# Sterilize Jars For Homemade Yogurt?



## Txsteader

I've just noticed that some recipes mention it and some don't. Some say to simply wash jars and put them in the oven while you prepare the culture, others say to do the 10 min. boiling method. The recipe I've been using doesn't mention anything about sterilizing but I don't want to press my luck.

Is it necessary or not?


----------



## paqcrewmama

I don't sterilize my canning jars between batches of yogurt. They are washed in the dishwasher and then stored for a few days until the next batch is made. I do store them upside down and will give them a quick warming rinse when I use them. 

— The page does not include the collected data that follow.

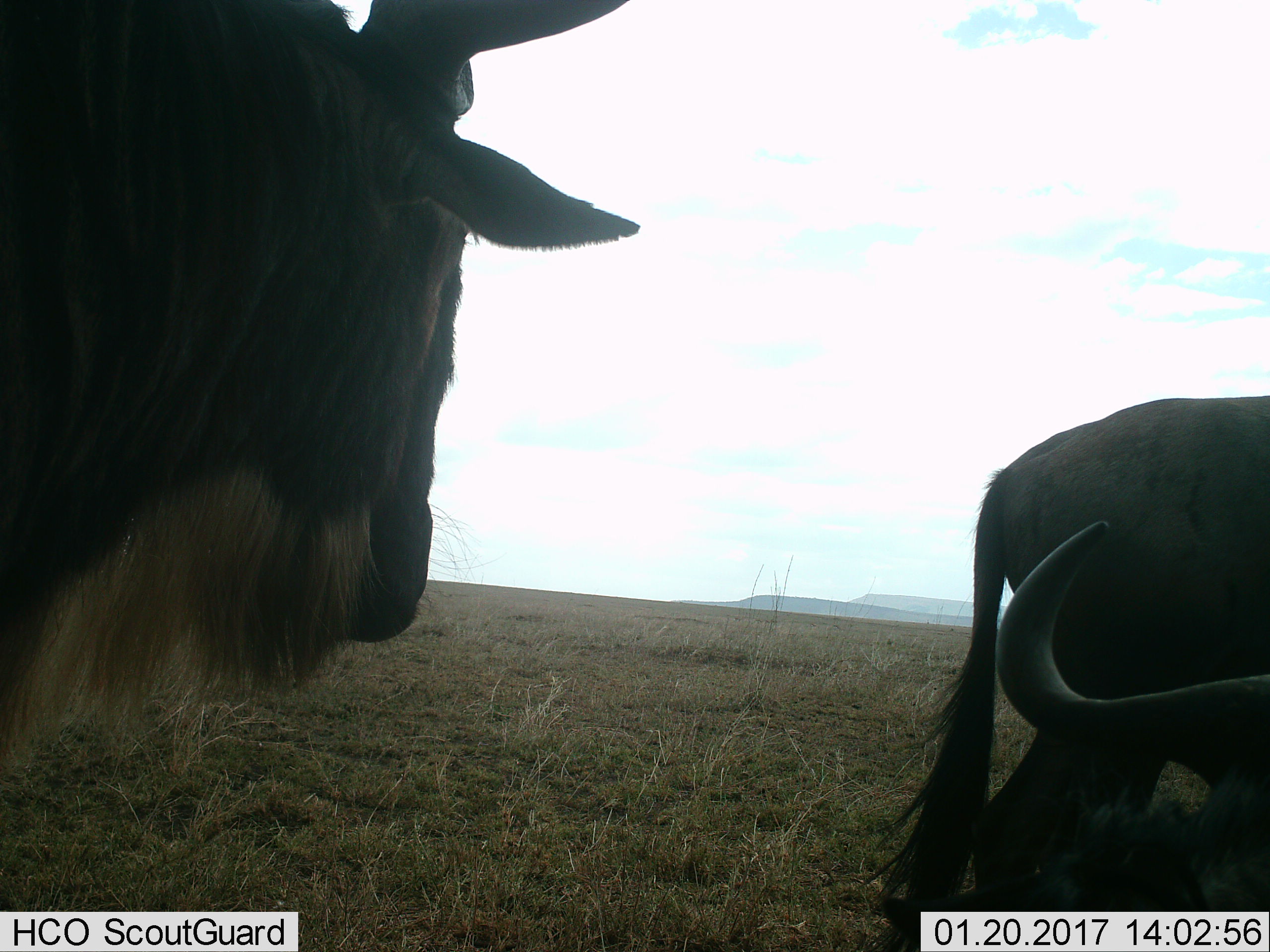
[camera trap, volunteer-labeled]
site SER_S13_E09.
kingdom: Animalia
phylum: Chordata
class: Mammalia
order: Artiodactyla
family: Bovidae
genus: Connochaetes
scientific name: Connochaetes taurinus taurinus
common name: blue wildebeest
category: wildebeestblue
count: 3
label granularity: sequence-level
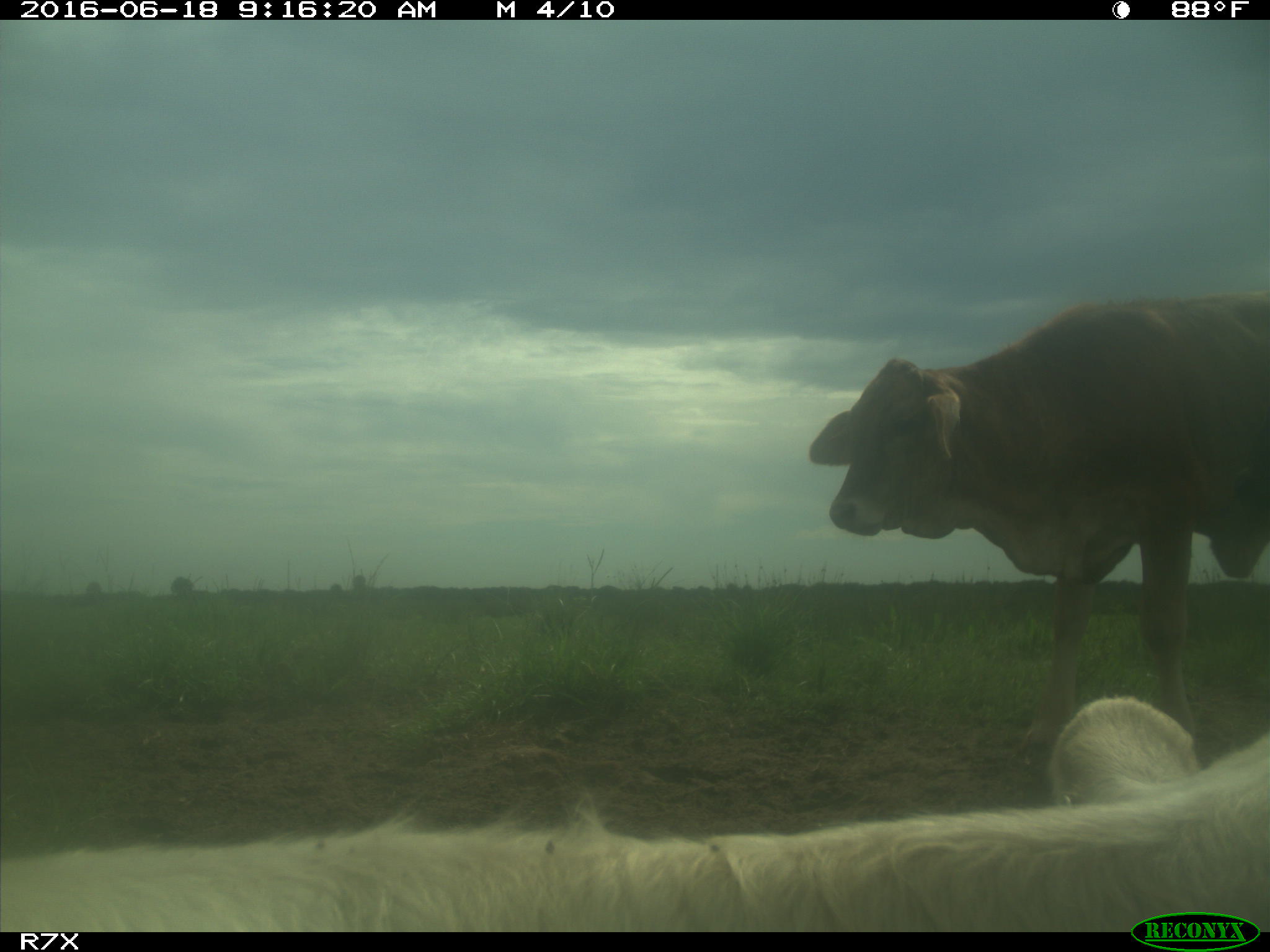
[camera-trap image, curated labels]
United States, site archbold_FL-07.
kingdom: Animalia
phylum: Chordata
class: Mammalia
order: Artiodactyla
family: Bovidae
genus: Bos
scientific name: Bos taurus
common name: domestic cow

Maybe the directive to sterilize is based on raw milk vs pasteurized? I have never seen directions telling me to sterilize the jars first. I generally make 6 qts of yogurt each week using my dehydrator. I've never had an issue.


----------



## Txsteader

Thanks, Paqcrewmama!


----------



## SueMc

I sterilize my qt jars when I make yogurt. I don't know if it's necessary or not. I just figure it's easy to do and I know there won't be anything competing with the yogurt cultures. I make 1-2 gallons/week.
That being said, I make a new batch of kefir every morning and just use the washed, *not* sterilized jar from the day before.
I don't think there are hard and fast rules especially if you think how many of these cultured milk products are made by other people in other countries......animal stomachs, wooden containers, gourds.....


----------



## linn

I scald my jars and equipment with boiling water.


----------



## SadieRenee

We don't have a dishwasher so all my sterilizing is by hand or in a canner. That being said, for my yogurt I clean my jar with hot water and soap, let air dry. As I'm cooking the milk for the next batch, I put boiling water in the jar which is emptied out immediately before adding the yogurt.


----------